By: Daniza Fernandez – Reporter / @DFernandezINQ
INQUIRER.net / 11:33 AM September 07, 2022
MANILA, Philippines — A program seeking to assist college students through loans which will be paid after graduation has been stopped, the Commission on Higher Education (CHEd) said, citing an “extremely low” payment rate.
CHEd chairperson Prospero de Vera said that government found itself forgoing some loans through the “Study Now, Pay Later Program” because most of those who availed were not able to get jobs after graduation, therefore could not make enough money to pay off their loans.
“The payment rate was extremely low. It was less than 10 percent. The government was unable to collect because after the students graduate, government is unable to go after them anymore because if they don’t get jobs after they graduate, how can they pay their loans?” de Vera said during the Senate Committee on Higher, Technical and Vocational Education hearing on Wednesday.
“So, the CHEd has stopped the Study Now, Pay Later Program because it is a Study Now, Pay Never Program,” he added.

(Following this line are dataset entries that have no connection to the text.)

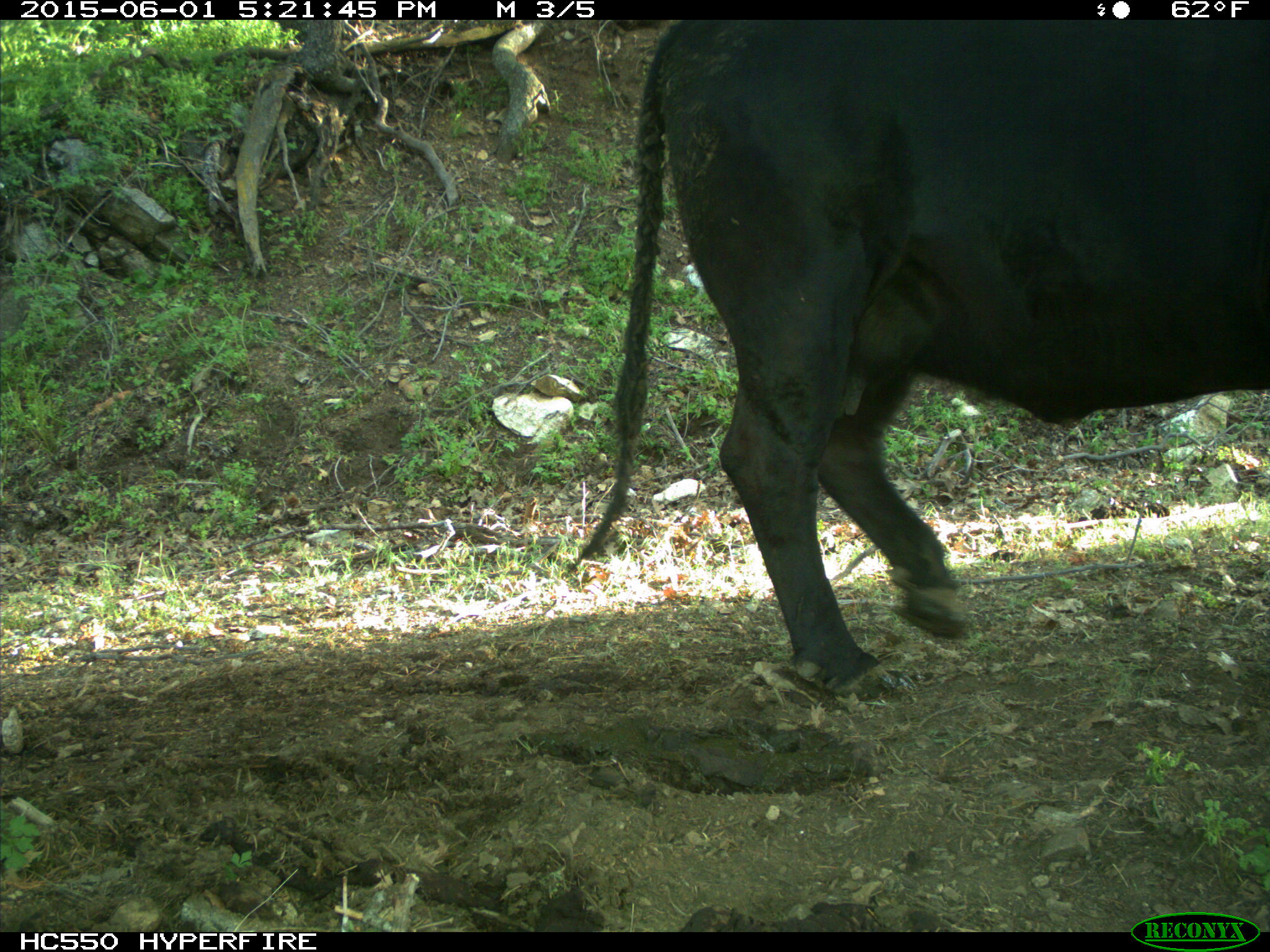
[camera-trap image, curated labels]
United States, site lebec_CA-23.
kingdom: Animalia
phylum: Chordata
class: Mammalia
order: Artiodactyla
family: Bovidae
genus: Bos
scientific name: Bos taurus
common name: domestic cow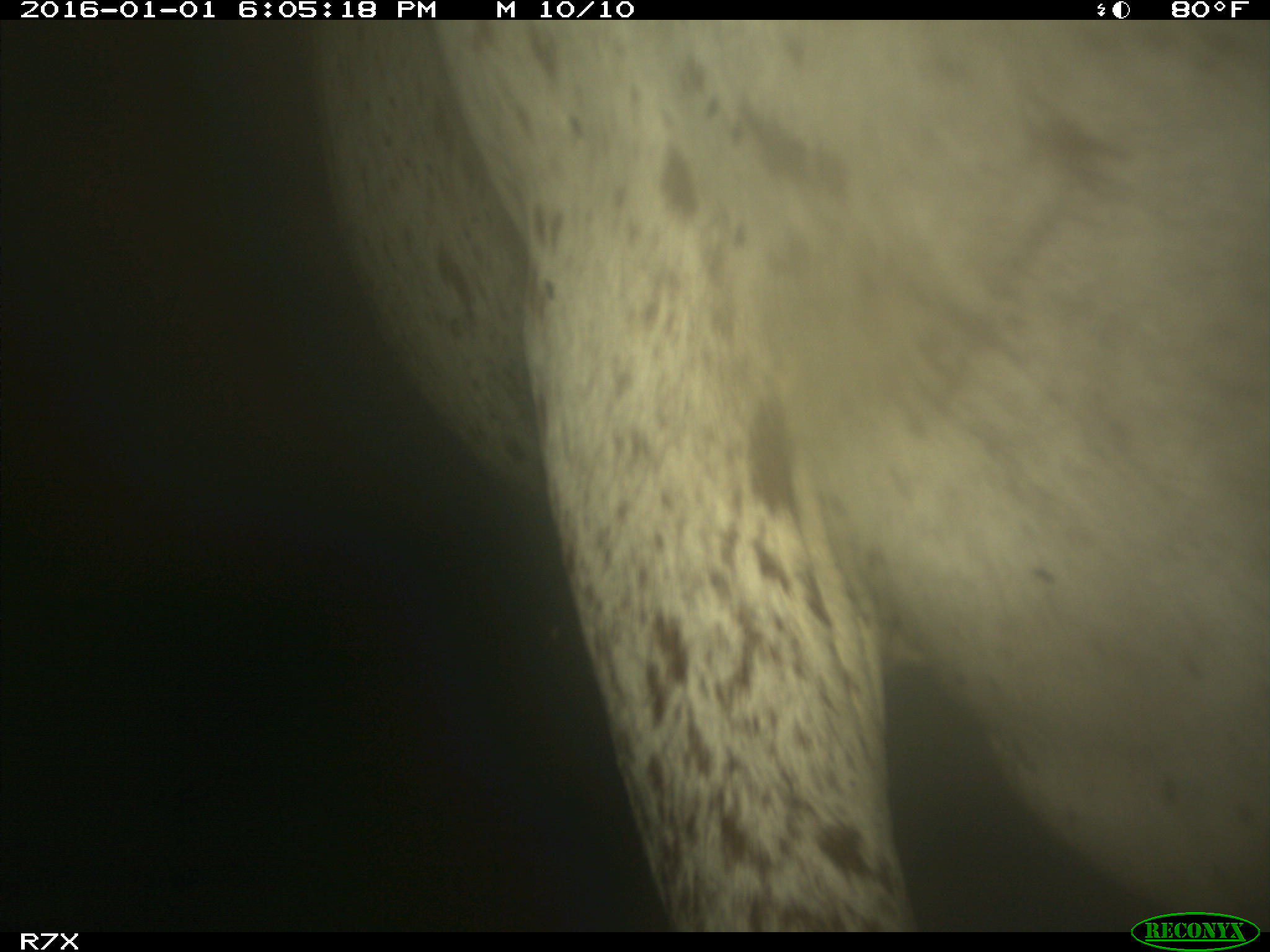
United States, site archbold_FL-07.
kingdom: Animalia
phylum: Chordata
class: Mammalia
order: Artiodactyla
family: Bovidae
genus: Bos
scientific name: Bos taurus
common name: domestic cow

Sara: Pay hike for public teachers to cause closure of more private schools
READ: Schools get loans for ‘study now, pay later’ plan
To help cash-strapped students, the CHEd allocated P1-billion under the Unified Student Financial Assistance System for Tertiary Education (Unifast) for enrolled students.
The fund will be used to extend loans to students which they will have to pay before they graduate college, De Vera explained.
“It is a system similar to what some of our universities like UP (University of the Philippines) is implementing now,” the chairman said.
“UP has a loan program where the students borrow and if they pay it within the school year, there is no interest. Otherwise, they have to pay it before they graduate. They cannot graduate if it is not fully paid,” he elaborated, noting that it is “better” than the Study Now, Pay Later Program.
Earlier, CHEd was castigated by Senator Risa Hontiveros who filed a resolution seeking to investigate the P7-billion “questionable releases” under Unifast.